科目別本格的勉強法:社会編

【世界史】

 世界史の比重では、「西洋史:東洋史」は大体「7:3」か「8:2」といったところでしょう。そして、それぞれの「歴史の骨格」を押さえることが重要となりますが、ここでカギとなるのが「歴史観」です。膨大な歴史事象を覚えるにも、記述対策をするにも、核となる「歴史観」があるかないかで大きな差が生まれてきますので、注意しましょう。実際、世界史の最重要ポイントは「近・現代史」にあります。具体的には市民革命・産業革命以降の300~400年に集中することです。観点は「今日の世界・社会に影響を及ぼしていること、直結していることは何か」ということです。これをざっと押さえて、あとは「過去問ラッシュ」で知識の活性化、肉付けをしていくことになります。

§ 課題内容
上の資料から、「世界史の比重では、「西洋史:東洋史」は大」を含む語句で始まり「けをしていくことになります。」で終わる部分を、一字一句違えずに書き写してください。

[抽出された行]
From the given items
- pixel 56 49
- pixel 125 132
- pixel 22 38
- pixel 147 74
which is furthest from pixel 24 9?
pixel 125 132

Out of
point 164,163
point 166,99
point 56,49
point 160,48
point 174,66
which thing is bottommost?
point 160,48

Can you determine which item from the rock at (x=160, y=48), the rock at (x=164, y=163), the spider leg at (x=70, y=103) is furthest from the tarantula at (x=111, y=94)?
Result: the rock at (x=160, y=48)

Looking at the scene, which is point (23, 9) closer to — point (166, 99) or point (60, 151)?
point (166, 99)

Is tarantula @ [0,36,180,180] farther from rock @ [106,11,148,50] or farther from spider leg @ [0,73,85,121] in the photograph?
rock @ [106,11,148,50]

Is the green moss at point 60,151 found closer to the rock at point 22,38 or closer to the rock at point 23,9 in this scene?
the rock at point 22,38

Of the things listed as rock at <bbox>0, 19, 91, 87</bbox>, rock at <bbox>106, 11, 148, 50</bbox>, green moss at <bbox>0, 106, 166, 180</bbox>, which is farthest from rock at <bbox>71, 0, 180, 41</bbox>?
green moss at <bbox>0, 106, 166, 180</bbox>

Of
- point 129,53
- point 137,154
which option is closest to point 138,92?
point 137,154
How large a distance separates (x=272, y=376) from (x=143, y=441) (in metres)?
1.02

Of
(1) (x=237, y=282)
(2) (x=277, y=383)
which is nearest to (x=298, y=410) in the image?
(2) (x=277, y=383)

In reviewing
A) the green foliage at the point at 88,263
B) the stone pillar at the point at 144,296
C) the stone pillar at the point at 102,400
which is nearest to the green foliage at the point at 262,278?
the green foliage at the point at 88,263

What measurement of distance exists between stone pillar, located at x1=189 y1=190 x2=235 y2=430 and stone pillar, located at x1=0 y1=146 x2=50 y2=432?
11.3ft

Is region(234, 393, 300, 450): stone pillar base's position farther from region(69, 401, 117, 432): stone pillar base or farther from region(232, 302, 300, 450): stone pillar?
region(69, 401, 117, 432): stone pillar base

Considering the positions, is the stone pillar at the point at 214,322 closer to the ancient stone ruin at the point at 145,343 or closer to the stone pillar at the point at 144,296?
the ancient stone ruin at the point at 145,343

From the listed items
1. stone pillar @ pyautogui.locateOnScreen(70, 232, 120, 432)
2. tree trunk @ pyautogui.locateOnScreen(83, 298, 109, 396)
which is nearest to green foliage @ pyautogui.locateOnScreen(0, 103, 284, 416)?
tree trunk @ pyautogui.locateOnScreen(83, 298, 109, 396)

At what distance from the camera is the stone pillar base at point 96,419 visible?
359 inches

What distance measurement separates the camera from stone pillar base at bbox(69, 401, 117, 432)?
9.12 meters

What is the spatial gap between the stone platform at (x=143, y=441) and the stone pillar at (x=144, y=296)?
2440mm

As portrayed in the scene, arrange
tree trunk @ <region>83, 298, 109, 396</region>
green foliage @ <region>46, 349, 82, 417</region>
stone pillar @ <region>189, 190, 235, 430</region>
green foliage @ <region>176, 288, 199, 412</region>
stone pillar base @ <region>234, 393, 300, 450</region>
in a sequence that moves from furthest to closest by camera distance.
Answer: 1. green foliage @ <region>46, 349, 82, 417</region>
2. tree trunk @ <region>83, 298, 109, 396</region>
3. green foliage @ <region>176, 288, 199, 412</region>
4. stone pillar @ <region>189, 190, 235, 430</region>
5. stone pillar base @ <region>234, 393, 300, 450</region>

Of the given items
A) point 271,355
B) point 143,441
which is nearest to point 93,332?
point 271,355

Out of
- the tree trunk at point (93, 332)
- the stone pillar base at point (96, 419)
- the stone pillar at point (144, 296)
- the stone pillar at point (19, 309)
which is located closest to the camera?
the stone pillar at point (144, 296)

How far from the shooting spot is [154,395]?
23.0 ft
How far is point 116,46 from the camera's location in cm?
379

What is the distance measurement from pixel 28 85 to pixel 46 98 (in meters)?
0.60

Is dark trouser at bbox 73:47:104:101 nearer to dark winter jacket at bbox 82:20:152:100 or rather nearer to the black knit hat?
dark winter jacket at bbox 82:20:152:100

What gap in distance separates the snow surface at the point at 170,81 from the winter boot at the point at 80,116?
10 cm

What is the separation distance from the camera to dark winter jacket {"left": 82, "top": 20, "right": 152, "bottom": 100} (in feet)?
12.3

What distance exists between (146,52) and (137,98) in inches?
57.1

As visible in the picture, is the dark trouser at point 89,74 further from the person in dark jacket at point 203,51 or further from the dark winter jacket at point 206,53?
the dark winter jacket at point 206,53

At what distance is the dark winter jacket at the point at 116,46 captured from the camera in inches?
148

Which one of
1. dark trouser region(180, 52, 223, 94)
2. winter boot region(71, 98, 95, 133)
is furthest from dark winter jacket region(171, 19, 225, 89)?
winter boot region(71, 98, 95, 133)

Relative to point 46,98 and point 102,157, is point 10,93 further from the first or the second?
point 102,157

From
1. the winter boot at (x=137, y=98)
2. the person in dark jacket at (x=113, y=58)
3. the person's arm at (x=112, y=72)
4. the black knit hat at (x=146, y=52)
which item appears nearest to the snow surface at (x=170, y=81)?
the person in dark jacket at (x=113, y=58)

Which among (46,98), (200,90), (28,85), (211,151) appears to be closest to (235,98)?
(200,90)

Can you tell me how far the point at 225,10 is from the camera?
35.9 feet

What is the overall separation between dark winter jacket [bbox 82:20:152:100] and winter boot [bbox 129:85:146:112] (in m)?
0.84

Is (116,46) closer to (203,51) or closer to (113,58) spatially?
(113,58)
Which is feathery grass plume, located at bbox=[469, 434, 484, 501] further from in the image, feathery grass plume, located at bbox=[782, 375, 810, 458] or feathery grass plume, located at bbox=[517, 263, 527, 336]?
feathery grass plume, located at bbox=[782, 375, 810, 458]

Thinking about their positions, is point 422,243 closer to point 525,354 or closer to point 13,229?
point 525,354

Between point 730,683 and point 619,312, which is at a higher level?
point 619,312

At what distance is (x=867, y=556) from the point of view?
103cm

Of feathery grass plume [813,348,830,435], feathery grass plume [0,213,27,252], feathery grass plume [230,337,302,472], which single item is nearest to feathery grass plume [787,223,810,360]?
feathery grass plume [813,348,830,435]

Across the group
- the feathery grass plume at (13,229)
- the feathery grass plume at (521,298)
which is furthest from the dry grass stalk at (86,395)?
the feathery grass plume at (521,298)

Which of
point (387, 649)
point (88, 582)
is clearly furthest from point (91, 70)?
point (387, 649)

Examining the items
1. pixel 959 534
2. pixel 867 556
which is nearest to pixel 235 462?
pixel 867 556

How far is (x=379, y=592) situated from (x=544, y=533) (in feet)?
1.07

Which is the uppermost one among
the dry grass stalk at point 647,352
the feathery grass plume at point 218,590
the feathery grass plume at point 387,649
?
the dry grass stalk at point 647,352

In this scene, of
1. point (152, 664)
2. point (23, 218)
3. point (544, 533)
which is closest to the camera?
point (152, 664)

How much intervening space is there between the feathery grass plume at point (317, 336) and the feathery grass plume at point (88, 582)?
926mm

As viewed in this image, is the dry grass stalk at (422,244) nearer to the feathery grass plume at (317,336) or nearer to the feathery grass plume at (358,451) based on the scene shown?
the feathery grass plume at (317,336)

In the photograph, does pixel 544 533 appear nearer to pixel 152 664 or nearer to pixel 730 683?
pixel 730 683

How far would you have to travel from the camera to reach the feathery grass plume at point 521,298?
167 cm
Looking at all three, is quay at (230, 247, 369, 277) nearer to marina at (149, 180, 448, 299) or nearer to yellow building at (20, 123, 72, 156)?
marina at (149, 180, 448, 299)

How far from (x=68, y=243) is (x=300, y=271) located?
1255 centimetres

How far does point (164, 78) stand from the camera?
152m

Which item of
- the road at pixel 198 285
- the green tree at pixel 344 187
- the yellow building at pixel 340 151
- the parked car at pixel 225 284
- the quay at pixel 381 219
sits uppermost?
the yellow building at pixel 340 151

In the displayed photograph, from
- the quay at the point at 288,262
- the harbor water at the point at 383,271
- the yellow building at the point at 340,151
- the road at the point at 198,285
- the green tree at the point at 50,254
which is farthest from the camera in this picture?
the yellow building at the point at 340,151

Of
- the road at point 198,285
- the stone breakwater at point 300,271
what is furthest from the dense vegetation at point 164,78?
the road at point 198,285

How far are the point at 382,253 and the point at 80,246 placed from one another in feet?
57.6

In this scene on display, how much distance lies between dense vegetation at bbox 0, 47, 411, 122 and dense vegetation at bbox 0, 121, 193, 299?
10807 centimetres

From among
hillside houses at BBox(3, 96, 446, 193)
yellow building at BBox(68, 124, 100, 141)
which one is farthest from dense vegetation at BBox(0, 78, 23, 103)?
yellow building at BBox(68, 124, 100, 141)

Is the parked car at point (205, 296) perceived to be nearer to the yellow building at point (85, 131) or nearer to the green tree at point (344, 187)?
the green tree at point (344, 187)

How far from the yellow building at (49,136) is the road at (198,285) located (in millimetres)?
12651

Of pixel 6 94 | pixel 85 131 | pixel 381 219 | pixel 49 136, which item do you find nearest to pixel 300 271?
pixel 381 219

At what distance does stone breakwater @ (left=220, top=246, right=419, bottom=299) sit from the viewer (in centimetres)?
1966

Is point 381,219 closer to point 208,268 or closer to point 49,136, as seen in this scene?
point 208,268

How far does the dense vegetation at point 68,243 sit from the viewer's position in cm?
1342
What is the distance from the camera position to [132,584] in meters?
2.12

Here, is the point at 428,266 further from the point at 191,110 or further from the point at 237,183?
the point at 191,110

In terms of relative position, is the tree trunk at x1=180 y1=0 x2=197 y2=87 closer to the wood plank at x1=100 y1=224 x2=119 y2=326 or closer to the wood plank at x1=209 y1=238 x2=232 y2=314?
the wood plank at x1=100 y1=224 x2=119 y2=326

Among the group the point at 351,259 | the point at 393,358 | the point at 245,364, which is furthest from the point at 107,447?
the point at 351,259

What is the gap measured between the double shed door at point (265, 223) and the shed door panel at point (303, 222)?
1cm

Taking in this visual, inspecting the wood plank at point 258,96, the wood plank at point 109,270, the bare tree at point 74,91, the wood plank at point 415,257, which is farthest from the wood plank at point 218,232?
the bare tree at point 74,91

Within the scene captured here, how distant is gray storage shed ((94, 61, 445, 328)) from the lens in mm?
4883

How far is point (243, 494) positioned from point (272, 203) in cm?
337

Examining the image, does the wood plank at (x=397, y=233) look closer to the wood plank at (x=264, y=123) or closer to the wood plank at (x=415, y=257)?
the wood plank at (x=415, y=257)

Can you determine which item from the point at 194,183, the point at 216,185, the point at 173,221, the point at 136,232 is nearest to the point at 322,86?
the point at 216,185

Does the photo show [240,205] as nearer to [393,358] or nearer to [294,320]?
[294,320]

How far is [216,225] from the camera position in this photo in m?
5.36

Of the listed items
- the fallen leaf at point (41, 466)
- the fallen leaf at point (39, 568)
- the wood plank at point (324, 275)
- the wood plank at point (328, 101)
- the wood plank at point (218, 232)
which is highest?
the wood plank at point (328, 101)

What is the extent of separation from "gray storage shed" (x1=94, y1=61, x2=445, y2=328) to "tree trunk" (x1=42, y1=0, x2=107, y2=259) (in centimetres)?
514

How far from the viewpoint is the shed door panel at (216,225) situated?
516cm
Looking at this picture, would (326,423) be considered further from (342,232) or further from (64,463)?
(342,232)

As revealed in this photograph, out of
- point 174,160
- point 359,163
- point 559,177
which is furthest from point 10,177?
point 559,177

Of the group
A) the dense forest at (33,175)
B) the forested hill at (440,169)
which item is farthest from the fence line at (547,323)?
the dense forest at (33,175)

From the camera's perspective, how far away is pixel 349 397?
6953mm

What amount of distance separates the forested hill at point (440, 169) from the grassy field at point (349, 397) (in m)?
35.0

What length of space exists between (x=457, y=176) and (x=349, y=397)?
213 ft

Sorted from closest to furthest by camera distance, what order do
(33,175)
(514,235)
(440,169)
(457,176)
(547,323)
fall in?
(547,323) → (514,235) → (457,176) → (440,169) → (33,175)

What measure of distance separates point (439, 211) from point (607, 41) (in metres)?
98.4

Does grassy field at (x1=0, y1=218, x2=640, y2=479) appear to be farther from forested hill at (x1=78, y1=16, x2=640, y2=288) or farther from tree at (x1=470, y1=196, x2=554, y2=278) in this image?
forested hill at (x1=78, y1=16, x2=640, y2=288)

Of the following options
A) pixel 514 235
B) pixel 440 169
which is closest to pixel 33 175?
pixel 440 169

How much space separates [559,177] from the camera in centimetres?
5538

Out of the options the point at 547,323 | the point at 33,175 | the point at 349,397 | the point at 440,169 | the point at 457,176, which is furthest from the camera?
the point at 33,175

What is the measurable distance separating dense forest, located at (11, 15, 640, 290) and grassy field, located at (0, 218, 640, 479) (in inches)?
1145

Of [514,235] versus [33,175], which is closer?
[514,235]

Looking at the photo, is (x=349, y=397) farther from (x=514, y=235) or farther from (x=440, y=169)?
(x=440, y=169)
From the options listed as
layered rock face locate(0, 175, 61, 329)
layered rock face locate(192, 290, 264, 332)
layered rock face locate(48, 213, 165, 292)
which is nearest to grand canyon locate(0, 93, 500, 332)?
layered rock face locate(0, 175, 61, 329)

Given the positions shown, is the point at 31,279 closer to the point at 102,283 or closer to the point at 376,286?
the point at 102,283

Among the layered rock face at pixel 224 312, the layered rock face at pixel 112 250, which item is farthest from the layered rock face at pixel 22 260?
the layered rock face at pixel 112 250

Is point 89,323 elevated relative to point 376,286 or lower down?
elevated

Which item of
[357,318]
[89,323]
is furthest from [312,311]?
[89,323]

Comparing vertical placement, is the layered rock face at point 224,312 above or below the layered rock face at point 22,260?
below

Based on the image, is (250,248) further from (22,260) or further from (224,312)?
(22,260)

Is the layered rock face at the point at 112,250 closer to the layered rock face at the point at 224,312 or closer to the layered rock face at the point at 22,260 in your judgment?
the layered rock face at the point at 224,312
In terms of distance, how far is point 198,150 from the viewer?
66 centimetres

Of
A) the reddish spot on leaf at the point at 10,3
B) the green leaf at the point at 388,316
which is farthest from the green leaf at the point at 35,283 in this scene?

§ 模範解答
世界史の比重では、「西洋史:東洋史」は大体「7:3」か「8:2」といったところでしょう。そして、それぞれの「歴史の骨格」を押さえることが重要となりますが、ここでカギとなるのが「歴史観」です。膨大な歴史事象を覚えるにも、記述対策をするにも、核となる「歴史観」があるかないかで大きな差が生まれてきますので、注意しましょう。実際、世界史の最重要ポイントは「近・現代史」にあります。具体的には市民革命・産業革命以降の300~400年に集中することです。観点は「今日の世界・社会に影響を及ぼしていること、直結していることは何か」ということです。これをざっと押さえて、あとは「過去問ラッシュ」で知識の活性化、肉付けをしていくことになります。